On Sun, Apr 13, 2008 at 11:04:35AM -0500, Rene Rivera wrote:
> Steve M. Robbins wrote:
> > From Debian's perspective, the name changes we'd like to see are:
> >
> > 1. Remove the compiler name.
> > 2. Remove the Boost version name.
> >
> > I'm going to do #1 for Debian's 1.35.0 packages in any case, but
> > having explicit upstream support for this is way better.
>
> I somehow always end up pointing this out... The compiler is put into
> the library name because using different compiler+stdc++ can cause ABI
> changes.

Yes it can, but often it doesn't. I'm told, for example, that
gcc 4.1 and gcc 4.2 are ABI compatible.

> So I have a simple question about the Debian packaging; What
> happens when the compiler version changes in the system but the library
> versions do not? Do you recompile all the packages to the new version?
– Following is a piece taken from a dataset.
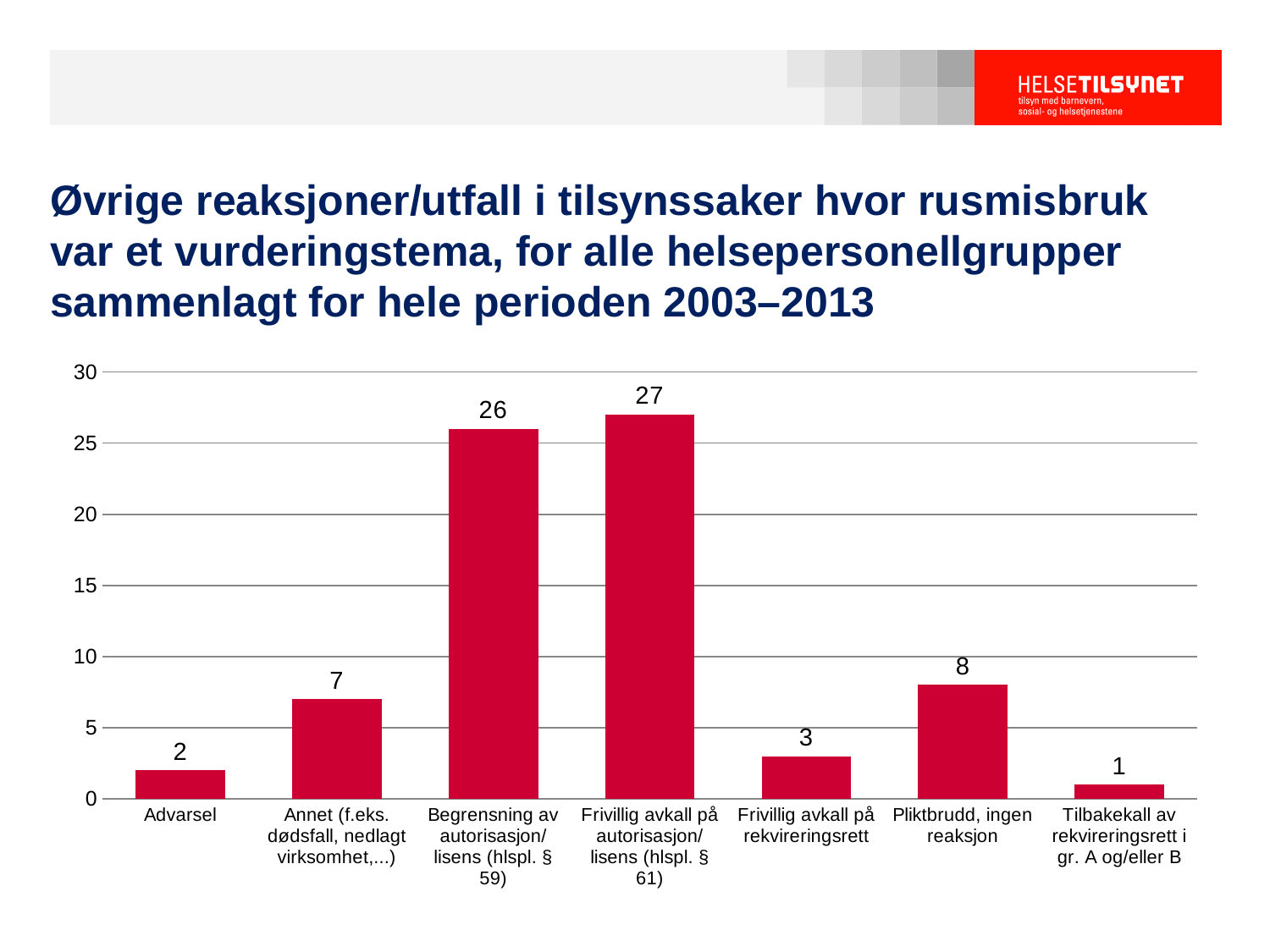
Which category has the lowest value? Tilbakekall av rekvireringsrett i gr. A og/eller B What is the difference between the values for Begrensning av autorisasjon/lisens (hlspl. § 59) and Annet (f.eks. dødsfall, nedlagt virksomhet,...)? 19 How many categories are shown on the x axis? 7 What is the value for Frivillig avkall på rekvireringsrett? 3 What is the total of the values for Advarsel and Tilbakekall av rekvireringsrett i gr. A og/eller B? 3 What is the value for Pliktbrudd, ingen reaksjon? 8 What is the value for Advarsel? 2 Which is larger, the value for Pliktbrudd, ingen reaksjon or the value for Annet (f.eks. dødsfall, nedlagt virksomhet,...)? Pliktbrudd, ingen reaksjon Which category has the highest value? Frivillig avkall på autorisasjon/lisens (hlspl. § 61) What is the highest value shown on the y axis? 30 Is the value for Begrensning av autorisasjon/lisens (hlspl. § 59) greater or less than 25? greater What kind of chart is shown on the slide? bar chart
Yes. When a compiler or standard library forces an ABI change, all
affected packages (libraries and applications) are rebuilt. This is
fairly painful for a distribution the size of Debian, but manageable.
It's mostly transparent to users, except that user code may need to
be recompiled.

> Are users forced to recompile all their code?

Effectively, yes.

When Debian rebuilds a library due to an externally-forced ABI change, we
produce a different package but since both the old and new packages install
the same library file they must conflict. In some cases, you can simply
refuse to install the new library package and continue using your old code.
However, for a library (like Boost) that is used by other packages, you'll
quickly be forced to install the new version and rebuild your local code.

> Recently I've been thinking that just dropping the association between
> the Boost version number and the SO version number is best. Since the
> version number is encoded in the library name itself anyway. For a frame
> of reference our current scheme follows
> <http://boost.org/doc/libs/1_35_0/more/getting_started/unix-variants.html#library-naming>:
>
> libboost_qwerty-gcc40-mt-d-1_35.so.1.35.0
>
> And dropping the SO version, and replacing it with a fixed release number:
>
> libboost_qwerty-gcc40-mt-d-1_35.so.0.0

With respect, that's backwards. The conventional scheme, as I
outlined, is to put the library version in the SONAME but not in the
"link name". That is, (for a single-threaded non-debug variant) the
library file name (and SONAME) is:

    libboost_qwerty.so.1.35.0

while for the linker there is the symbolic link

    libboost_qwerty.so --> libboost_qwerty.so.1.35.0

so that you can use "-lboost_qwerty" not caring about what version is
installed.

This is established convention in linux, so I don't understand why
you'd want to do anything differently.